-- Information supplied follows --
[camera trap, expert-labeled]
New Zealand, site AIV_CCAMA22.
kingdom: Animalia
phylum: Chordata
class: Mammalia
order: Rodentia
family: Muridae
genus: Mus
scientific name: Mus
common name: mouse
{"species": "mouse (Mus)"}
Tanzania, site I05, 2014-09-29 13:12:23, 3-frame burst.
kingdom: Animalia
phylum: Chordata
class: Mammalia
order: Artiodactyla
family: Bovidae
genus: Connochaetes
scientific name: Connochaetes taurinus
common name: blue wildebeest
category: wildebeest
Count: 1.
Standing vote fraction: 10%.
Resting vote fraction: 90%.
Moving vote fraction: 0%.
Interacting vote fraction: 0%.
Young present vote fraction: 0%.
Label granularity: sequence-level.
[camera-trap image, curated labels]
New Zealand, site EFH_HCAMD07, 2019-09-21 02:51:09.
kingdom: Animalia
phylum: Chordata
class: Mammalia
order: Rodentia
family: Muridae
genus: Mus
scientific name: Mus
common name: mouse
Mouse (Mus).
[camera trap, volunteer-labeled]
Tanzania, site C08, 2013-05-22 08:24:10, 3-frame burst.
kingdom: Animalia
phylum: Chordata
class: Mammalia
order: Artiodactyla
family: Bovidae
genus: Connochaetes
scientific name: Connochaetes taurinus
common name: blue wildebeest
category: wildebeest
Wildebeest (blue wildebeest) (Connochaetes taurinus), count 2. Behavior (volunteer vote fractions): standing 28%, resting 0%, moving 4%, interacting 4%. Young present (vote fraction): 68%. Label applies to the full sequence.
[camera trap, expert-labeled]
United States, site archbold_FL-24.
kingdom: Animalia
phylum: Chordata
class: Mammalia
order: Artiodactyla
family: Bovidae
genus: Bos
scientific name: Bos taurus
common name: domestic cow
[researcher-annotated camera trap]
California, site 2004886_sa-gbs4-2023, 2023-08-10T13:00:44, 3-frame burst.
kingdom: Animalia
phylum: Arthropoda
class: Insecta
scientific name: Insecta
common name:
-- Information supplied concluded --
◆ Brief ◆
Nothing in the records may be left out; copy them all exactly.

◆ Response area ◆
[camera trap, expert-labeled]
New Zealand, site AIV_CCAMA22.
kingdom: Animalia
phylum: Chordata
class: Mammalia
order: Rodentia
family: Muridae
genus: Mus
scientific name: Mus
common name: mouse
{"species": "mouse (Mus)"}
Tanzania, site I05, 2014-09-29 13:12:23, 3-frame burst.
kingdom: Animalia
phylum: Chordata
class: Mammalia
order: Artiodactyla
family: Bovidae
genus: Connochaetes
scientific name: Connochaetes taurinus
common name: blue wildebeest
category: wildebeest
Count: 1.
Standing vote fraction: 10%.
Resting vote fraction: 90%.
Moving vote fraction: 0%.
Interacting vote fraction: 0%.
Young present vote fraction: 0%.
Label granularity: sequence-level.
[camera-trap image, curated labels]
New Zealand, site EFH_HCAMD07, 2019-09-21 02:51:09.
kingdom: Animalia
phylum: Chordata
class: Mammalia
order: Rodentia
family: Muridae
genus: Mus
scientific name: Mus
common name: mouse
Mouse (Mus).
[camera trap, volunteer-labeled]
Tanzania, site C08, 2013-05-22 08:24:10, 3-frame burst.
kingdom: Animalia
phylum: Chordata
class: Mammalia
order: Artiodactyla
family: Bovidae
genus: Connochaetes
scientific name: Connochaetes taurinus
common name: blue wildebeest
category: wildebeest
Wildebeest (blue wildebeest) (Connochaetes taurinus), count 2. Behavior (volunteer vote fractions): standing 28%, resting 0%, moving 4%, interacting 4%. Young present (vote fraction): 68%. Label applies to the full sequence.
[camera trap, expert-labeled]
United States, site archbold_FL-24.
kingdom: Animalia
phylum: Chordata
class: Mammalia
order: Artiodactyla
family: Bovidae
genus: Bos
scientific name: Bos taurus
common name: domestic cow
[researcher-annotated camera trap]
California, site 2004886_sa-gbs4-2023, 2023-08-10T13:00:44, 3-frame burst.
kingdom: Animalia
phylum: Arthropoda
class: Insecta
scientific name: Insecta
common name:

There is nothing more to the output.